Why Giving a Child Up for Adoption Would Be Wrong for Me

When I write about abortion, frequently that comment comes, “If you don’t want a baby, why not just choose adoption?” With the “Don’t Be Fooled by Fake Clinics” campaign we have going on, I’ve seen some version of this question many times over the course of the month.

For the record, no woman is obligated to serve as an incubator against her will. But we should also recognize that there’s lots of reasons behind each woman’s personal decision of what is right for her. For instance, keeping an unwanted pregnancy and giving a baby up for adoption would be the wrong decision for me.

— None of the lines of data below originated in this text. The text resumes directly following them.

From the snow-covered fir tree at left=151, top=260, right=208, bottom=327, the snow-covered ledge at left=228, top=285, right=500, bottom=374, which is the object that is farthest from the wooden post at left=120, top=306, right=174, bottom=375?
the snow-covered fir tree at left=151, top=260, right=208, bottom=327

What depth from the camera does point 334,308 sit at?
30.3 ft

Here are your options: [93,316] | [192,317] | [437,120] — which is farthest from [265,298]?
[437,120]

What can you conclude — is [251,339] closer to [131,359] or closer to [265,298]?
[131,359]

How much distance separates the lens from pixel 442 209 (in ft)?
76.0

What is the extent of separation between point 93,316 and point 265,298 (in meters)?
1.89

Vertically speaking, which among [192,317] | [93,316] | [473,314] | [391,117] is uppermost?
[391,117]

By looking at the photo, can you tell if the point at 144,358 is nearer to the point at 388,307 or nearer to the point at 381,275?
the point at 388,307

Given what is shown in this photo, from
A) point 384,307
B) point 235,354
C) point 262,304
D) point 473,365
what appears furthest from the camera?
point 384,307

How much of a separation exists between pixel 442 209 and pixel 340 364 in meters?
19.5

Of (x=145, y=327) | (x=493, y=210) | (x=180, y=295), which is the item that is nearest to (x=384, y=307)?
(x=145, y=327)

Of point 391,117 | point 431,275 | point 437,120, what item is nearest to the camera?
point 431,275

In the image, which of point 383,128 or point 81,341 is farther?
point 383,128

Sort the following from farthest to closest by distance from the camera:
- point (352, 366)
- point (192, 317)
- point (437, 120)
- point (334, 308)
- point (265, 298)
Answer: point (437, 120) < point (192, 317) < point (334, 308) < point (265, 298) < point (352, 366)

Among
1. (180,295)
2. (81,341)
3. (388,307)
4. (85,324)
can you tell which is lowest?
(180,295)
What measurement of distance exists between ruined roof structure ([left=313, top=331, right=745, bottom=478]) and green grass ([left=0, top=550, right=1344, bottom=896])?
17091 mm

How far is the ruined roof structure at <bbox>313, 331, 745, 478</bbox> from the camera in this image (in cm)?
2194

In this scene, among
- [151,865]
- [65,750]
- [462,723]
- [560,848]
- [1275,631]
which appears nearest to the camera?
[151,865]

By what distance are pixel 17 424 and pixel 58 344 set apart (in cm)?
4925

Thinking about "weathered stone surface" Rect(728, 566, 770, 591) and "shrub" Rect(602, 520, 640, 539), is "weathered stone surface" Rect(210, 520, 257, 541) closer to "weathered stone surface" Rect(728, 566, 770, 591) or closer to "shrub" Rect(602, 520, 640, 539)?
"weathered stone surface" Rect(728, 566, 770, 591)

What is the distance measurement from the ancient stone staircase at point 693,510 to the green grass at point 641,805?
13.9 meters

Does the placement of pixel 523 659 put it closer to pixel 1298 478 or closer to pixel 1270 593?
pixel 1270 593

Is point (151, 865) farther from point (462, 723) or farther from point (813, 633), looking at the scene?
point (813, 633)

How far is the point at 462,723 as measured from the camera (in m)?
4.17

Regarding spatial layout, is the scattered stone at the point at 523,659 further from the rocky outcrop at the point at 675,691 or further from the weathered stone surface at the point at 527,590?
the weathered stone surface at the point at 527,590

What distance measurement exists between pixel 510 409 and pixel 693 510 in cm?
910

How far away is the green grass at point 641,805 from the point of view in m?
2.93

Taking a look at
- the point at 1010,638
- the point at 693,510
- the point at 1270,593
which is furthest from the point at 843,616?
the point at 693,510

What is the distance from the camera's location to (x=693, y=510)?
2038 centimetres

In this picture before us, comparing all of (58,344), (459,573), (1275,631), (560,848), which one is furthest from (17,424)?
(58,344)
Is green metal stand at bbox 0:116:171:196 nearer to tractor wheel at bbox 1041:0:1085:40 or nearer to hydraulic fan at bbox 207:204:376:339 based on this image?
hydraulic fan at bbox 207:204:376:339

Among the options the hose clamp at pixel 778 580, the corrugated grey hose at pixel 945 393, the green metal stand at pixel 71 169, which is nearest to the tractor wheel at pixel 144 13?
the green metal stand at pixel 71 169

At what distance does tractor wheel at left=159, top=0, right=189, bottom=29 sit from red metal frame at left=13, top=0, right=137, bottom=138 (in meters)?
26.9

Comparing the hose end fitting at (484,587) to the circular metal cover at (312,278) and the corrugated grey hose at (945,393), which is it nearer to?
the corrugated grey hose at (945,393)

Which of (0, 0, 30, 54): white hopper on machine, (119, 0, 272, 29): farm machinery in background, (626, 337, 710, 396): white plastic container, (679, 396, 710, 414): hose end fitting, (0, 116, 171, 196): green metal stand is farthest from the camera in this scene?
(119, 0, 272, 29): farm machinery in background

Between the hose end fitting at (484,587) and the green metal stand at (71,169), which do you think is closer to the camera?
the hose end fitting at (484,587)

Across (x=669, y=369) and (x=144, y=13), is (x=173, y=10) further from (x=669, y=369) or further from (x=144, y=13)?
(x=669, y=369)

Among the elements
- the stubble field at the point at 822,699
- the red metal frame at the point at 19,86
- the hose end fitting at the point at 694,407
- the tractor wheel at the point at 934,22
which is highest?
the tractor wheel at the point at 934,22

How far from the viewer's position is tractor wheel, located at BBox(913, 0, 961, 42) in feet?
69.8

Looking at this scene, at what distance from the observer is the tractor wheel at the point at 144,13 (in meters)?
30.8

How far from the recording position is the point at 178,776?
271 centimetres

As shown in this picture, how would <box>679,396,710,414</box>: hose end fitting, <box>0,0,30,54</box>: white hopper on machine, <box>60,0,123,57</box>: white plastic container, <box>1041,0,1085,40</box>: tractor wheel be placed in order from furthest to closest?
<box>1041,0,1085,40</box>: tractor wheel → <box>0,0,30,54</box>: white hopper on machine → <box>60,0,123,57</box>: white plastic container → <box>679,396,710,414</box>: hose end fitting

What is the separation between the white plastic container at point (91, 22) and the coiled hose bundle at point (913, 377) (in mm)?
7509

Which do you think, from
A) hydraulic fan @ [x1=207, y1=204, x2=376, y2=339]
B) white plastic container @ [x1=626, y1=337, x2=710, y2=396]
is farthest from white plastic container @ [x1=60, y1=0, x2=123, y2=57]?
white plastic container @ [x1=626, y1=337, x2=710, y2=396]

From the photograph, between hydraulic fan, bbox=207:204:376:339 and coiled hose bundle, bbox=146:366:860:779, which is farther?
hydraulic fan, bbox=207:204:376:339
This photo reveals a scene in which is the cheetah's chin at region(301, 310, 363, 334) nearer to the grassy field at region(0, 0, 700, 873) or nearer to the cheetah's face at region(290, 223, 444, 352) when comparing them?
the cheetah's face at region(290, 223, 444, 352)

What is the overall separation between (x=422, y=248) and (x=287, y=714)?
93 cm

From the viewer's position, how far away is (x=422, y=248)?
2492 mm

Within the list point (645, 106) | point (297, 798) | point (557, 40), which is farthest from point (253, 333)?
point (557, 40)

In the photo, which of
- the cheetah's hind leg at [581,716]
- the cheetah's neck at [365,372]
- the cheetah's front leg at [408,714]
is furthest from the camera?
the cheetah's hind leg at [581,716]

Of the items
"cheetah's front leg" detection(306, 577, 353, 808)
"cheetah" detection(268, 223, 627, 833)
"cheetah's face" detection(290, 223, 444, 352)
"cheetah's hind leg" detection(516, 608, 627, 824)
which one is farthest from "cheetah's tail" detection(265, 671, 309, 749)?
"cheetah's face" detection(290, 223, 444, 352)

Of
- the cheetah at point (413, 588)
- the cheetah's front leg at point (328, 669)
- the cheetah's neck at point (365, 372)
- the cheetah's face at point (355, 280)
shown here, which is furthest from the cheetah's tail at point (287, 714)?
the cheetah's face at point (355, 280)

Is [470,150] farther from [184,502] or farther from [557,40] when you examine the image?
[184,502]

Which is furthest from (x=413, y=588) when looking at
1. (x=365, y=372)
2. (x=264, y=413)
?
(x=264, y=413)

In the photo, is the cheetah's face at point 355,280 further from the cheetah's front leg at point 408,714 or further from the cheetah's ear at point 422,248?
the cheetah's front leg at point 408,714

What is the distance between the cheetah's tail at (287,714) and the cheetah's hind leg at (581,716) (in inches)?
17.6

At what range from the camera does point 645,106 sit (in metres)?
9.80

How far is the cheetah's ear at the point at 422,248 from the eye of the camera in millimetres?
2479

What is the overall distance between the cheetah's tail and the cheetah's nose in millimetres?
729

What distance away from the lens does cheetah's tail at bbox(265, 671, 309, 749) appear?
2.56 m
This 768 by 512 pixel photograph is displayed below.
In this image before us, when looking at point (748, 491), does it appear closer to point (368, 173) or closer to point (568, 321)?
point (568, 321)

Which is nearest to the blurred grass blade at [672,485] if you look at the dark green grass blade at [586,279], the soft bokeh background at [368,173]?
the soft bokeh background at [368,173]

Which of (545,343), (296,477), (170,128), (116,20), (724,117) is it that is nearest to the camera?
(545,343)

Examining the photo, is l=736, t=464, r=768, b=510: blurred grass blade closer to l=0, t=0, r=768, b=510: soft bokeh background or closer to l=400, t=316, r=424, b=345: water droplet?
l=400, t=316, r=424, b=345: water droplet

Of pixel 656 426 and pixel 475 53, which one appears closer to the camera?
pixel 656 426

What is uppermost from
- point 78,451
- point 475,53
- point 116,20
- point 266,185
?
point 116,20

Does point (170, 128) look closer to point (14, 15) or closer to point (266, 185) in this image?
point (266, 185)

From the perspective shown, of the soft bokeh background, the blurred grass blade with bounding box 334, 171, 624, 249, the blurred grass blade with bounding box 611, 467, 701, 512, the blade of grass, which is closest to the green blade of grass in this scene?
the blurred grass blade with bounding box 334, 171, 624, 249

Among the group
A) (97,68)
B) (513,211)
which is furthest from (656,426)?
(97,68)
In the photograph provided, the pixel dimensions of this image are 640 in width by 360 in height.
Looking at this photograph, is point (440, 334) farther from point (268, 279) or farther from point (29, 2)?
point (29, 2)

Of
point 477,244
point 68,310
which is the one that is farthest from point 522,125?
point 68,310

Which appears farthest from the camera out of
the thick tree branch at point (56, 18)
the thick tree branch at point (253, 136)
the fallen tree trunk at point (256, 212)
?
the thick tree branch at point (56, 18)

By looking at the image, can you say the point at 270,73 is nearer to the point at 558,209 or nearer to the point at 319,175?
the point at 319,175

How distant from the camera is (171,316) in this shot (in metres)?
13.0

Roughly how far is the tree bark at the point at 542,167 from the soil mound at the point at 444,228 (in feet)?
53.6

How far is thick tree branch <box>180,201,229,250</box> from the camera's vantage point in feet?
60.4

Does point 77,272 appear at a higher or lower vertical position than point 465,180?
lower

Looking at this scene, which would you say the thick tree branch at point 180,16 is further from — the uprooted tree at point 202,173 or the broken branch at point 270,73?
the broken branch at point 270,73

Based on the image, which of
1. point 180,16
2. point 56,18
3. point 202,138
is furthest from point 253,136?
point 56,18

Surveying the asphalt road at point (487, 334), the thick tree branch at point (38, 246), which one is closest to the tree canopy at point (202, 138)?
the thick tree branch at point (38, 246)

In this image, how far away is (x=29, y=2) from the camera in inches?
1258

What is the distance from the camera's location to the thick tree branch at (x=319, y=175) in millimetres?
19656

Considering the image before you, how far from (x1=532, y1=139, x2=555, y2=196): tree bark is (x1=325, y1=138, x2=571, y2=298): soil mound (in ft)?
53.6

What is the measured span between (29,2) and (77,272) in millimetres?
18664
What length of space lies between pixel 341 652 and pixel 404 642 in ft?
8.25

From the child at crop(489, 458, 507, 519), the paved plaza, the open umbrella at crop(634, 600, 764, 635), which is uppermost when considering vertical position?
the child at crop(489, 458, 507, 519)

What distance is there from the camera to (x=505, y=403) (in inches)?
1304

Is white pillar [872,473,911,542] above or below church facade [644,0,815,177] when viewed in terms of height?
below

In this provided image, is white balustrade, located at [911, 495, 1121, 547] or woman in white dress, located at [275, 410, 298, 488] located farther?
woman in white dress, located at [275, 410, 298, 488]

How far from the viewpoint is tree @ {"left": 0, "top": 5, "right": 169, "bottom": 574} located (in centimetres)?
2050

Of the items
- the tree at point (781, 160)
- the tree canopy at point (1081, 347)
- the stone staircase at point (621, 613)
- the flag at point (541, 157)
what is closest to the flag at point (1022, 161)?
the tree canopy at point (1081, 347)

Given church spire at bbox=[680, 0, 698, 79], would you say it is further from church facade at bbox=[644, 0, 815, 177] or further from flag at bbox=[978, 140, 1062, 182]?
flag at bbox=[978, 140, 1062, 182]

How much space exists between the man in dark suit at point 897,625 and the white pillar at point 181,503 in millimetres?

I don’t believe life begins at conception, so if I were facing an unwanted pregnancy, abortion would be the obvious decision; I’d have no reason to remain pregnant. But there’s actually more to it than simply the desire not to be pregnant. If I carried the pregnancy to term, creating a new life, I would feel inextricably responsible for the baby. I find it difficult to imagine giving that child up for adoption; I couldn’t be sure that he or she would be provided a good life; I’d feel constantly anxious and guilty. The morally right thing for me to do, given my beliefs, would be to have an abortion and not allow that zygote to develop into a life.

This stance isn’t informed by a belief that adoption is bad; props to you if you’ve welcomed an adopted child into your family. If I ever determined I wanted a kid, I would most likely adopt (probably an older child, since they have more trouble finding homes). Yet I wouldn’t try to get pregnant just so I could have a baby and give it up to the system for a hopefully happy adoption, and for me, not having an abortion would amount to the same thing. I feel that it would be wrong for me to allow a life to be created with no plan to take care of it when I have access and no objection to abortion.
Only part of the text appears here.